Records from a collection
==*==

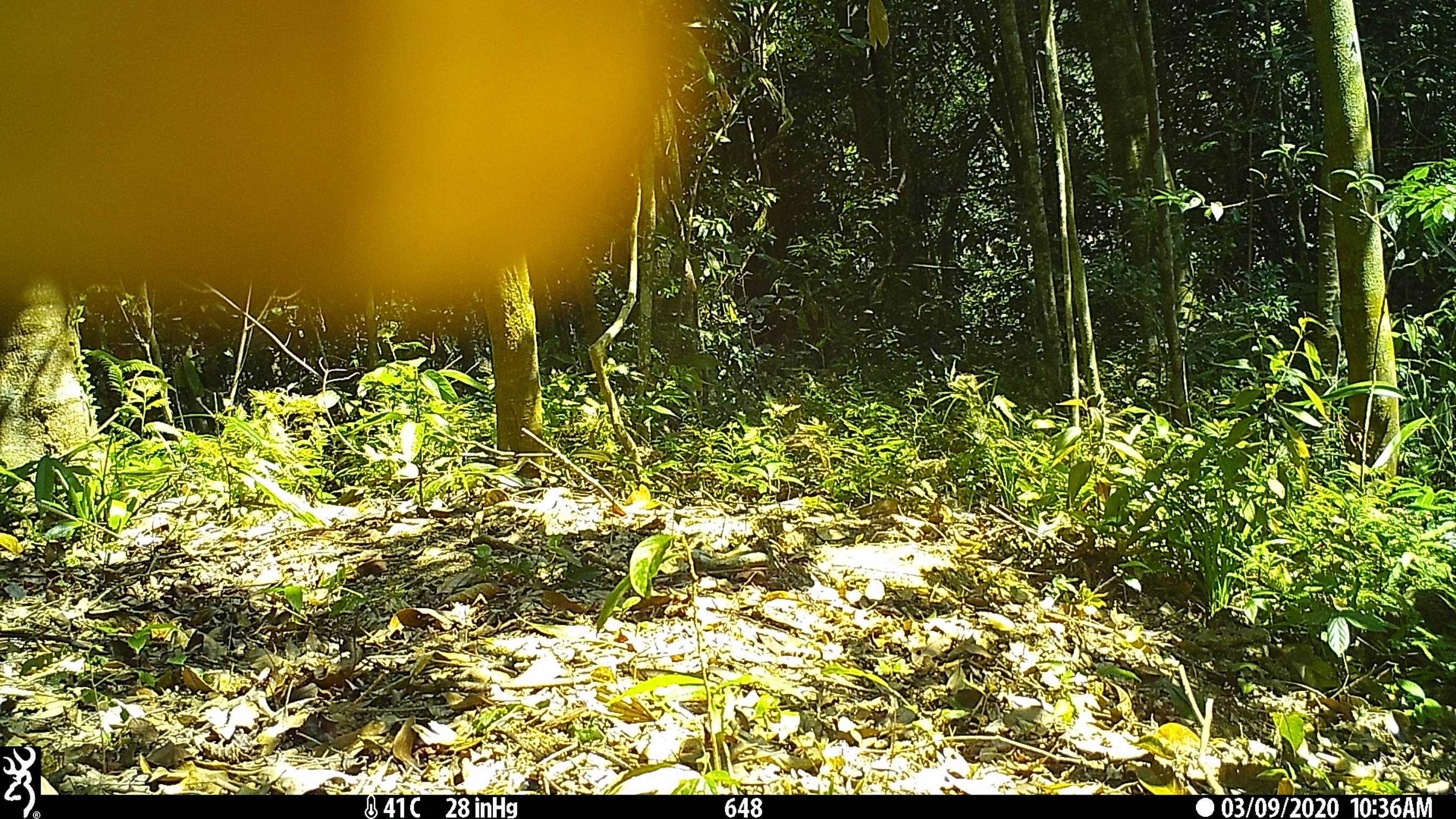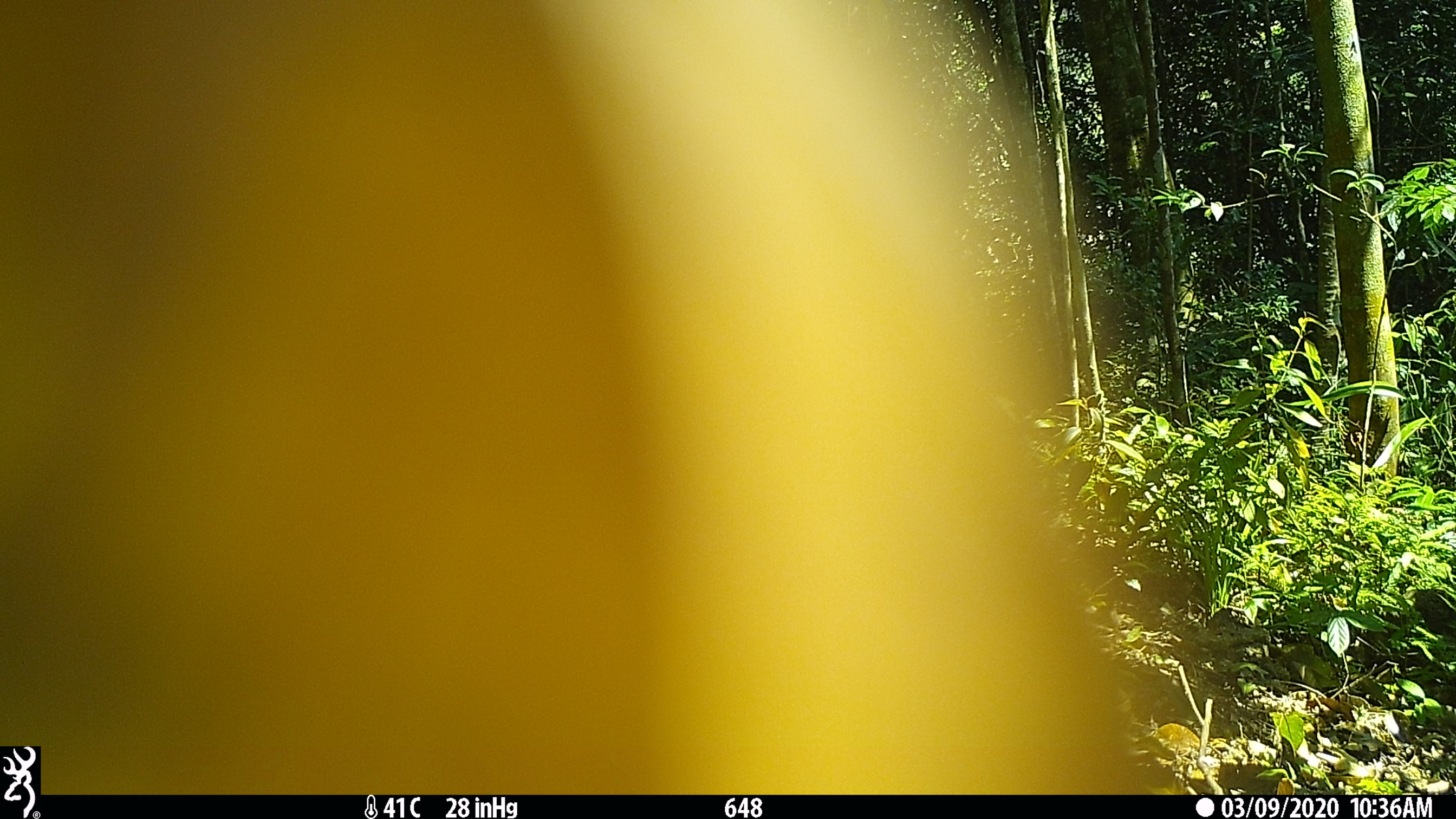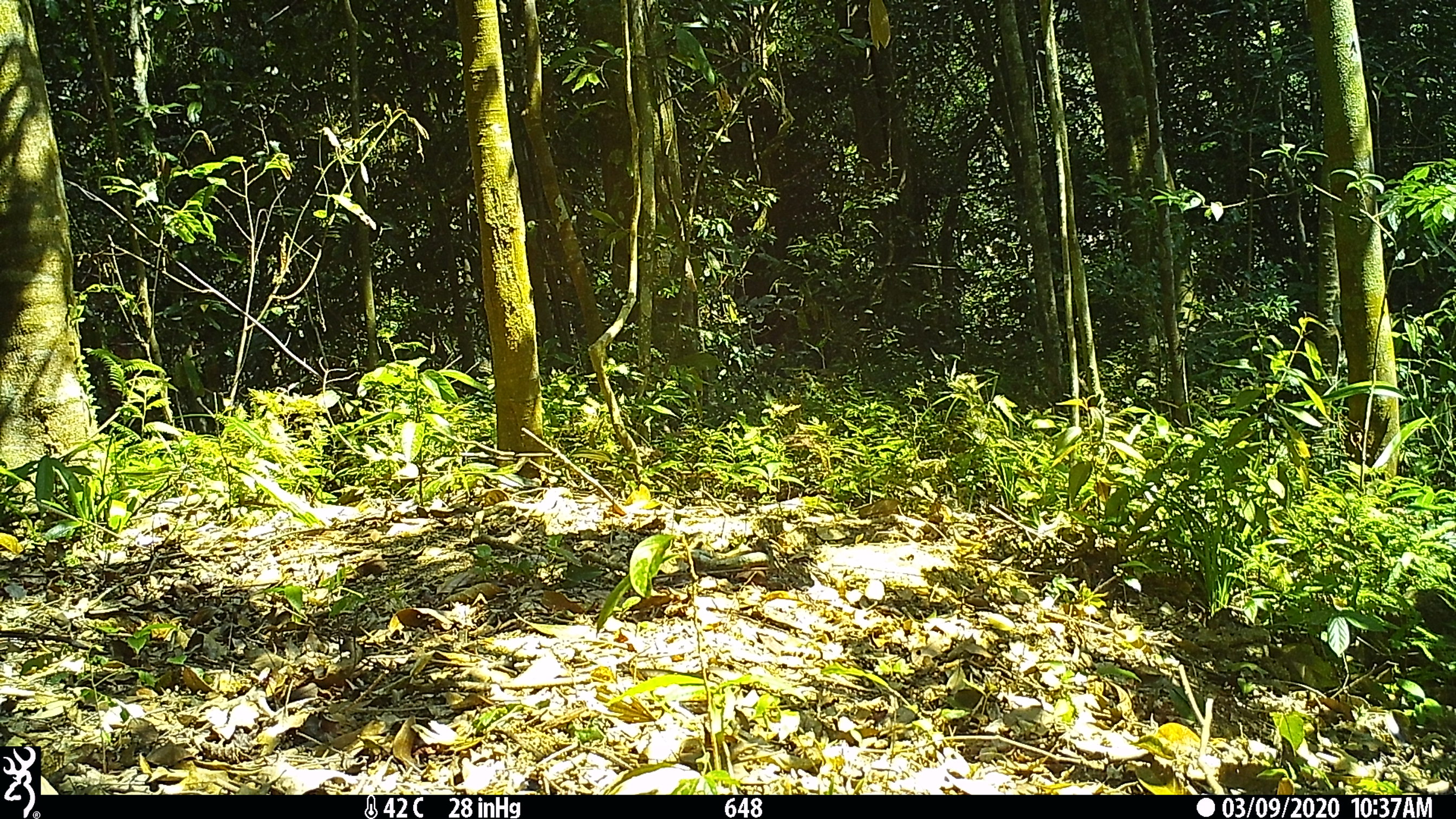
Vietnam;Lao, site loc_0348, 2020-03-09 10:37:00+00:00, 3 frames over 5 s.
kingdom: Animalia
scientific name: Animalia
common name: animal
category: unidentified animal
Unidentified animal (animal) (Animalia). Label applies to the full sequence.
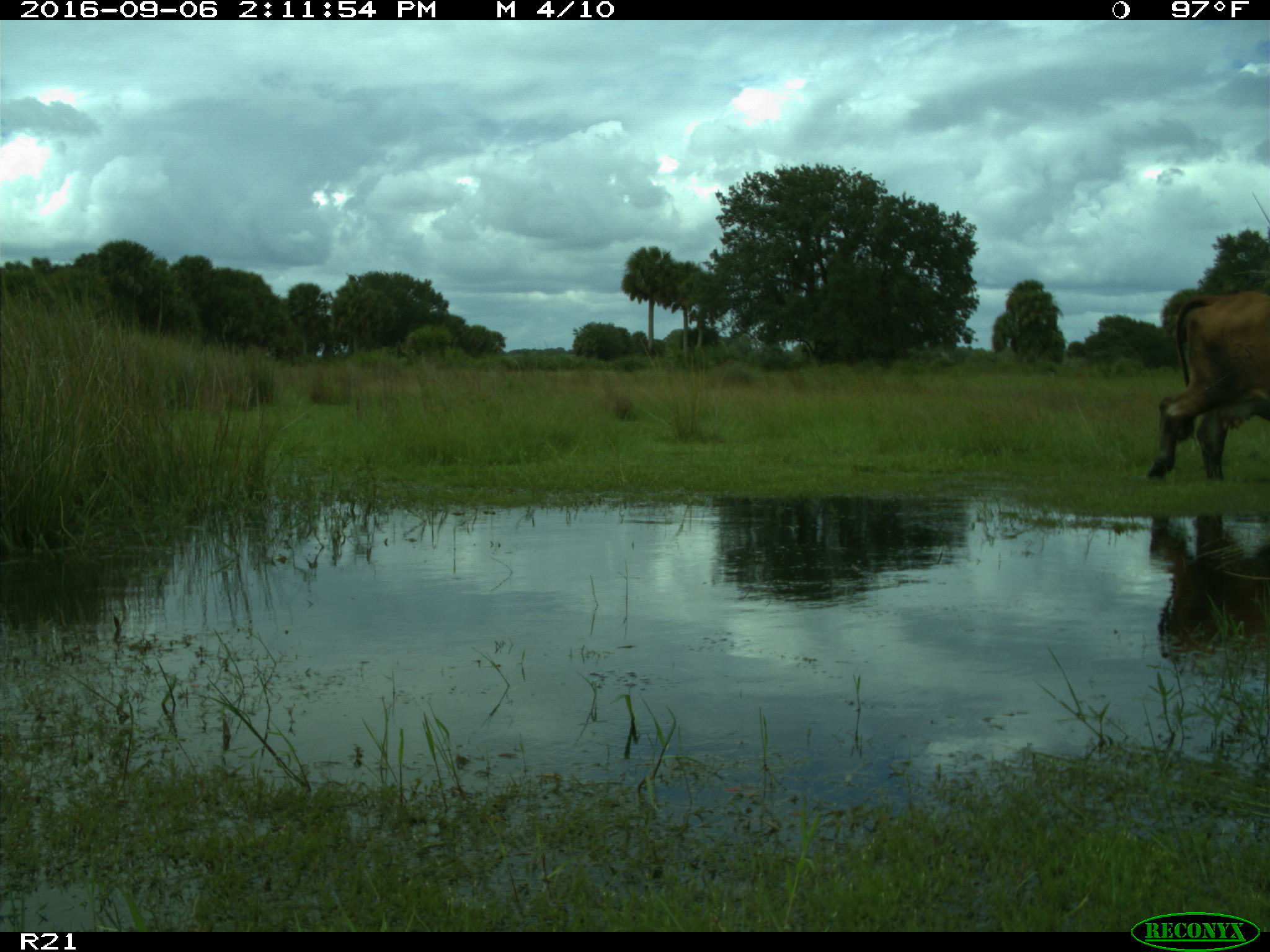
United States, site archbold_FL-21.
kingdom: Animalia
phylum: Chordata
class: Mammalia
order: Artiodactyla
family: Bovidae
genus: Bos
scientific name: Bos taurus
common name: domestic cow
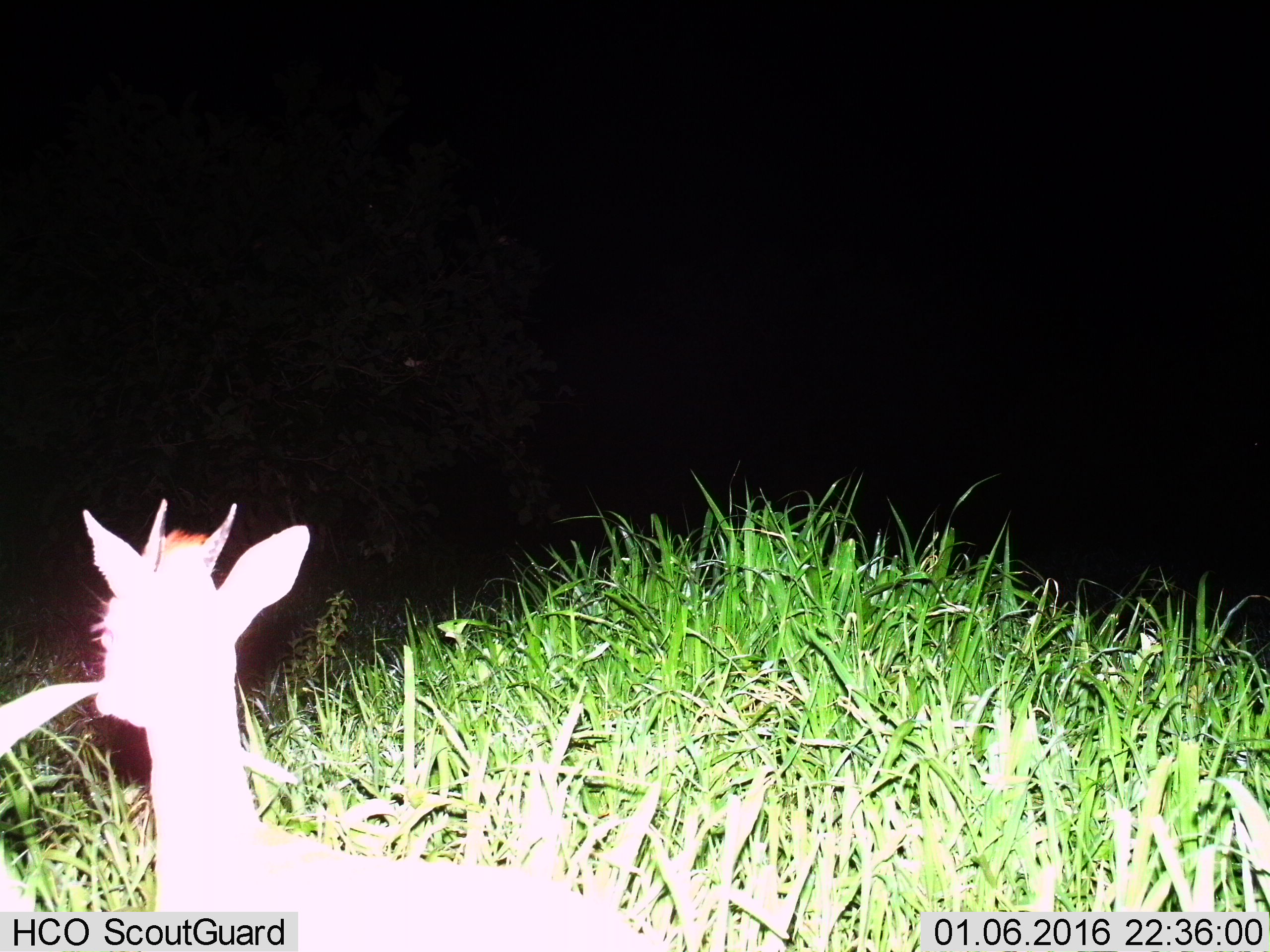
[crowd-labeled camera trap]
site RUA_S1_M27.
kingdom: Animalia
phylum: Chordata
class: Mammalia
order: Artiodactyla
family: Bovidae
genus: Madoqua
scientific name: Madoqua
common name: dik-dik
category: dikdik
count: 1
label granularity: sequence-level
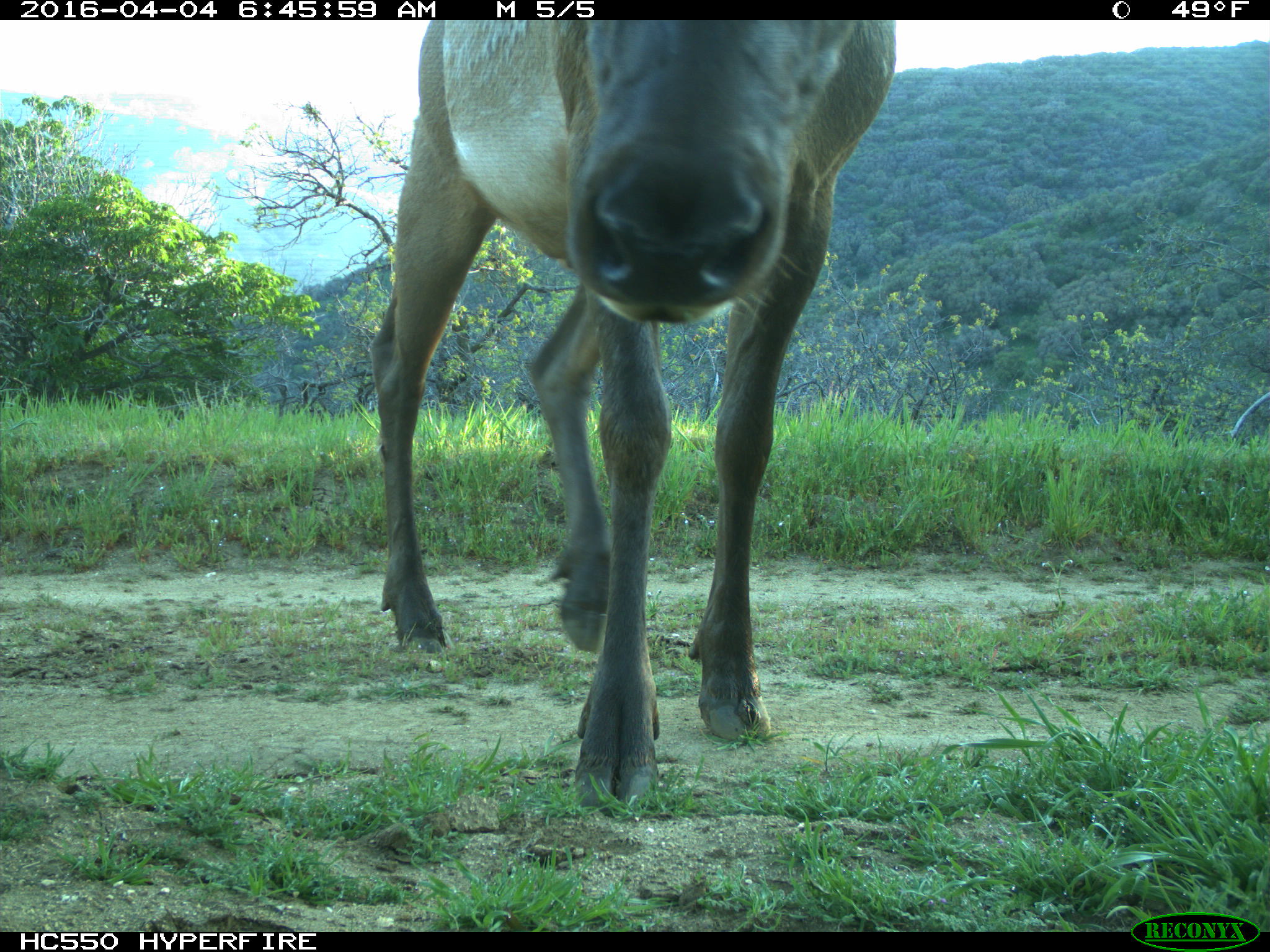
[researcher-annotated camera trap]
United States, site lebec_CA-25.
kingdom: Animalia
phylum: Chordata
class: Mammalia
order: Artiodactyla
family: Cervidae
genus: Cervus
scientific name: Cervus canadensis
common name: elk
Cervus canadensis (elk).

==*==

_Aim of the exercise_
Give the number of lines above in which the word "United" appears, and nothing more.

_Task output_
2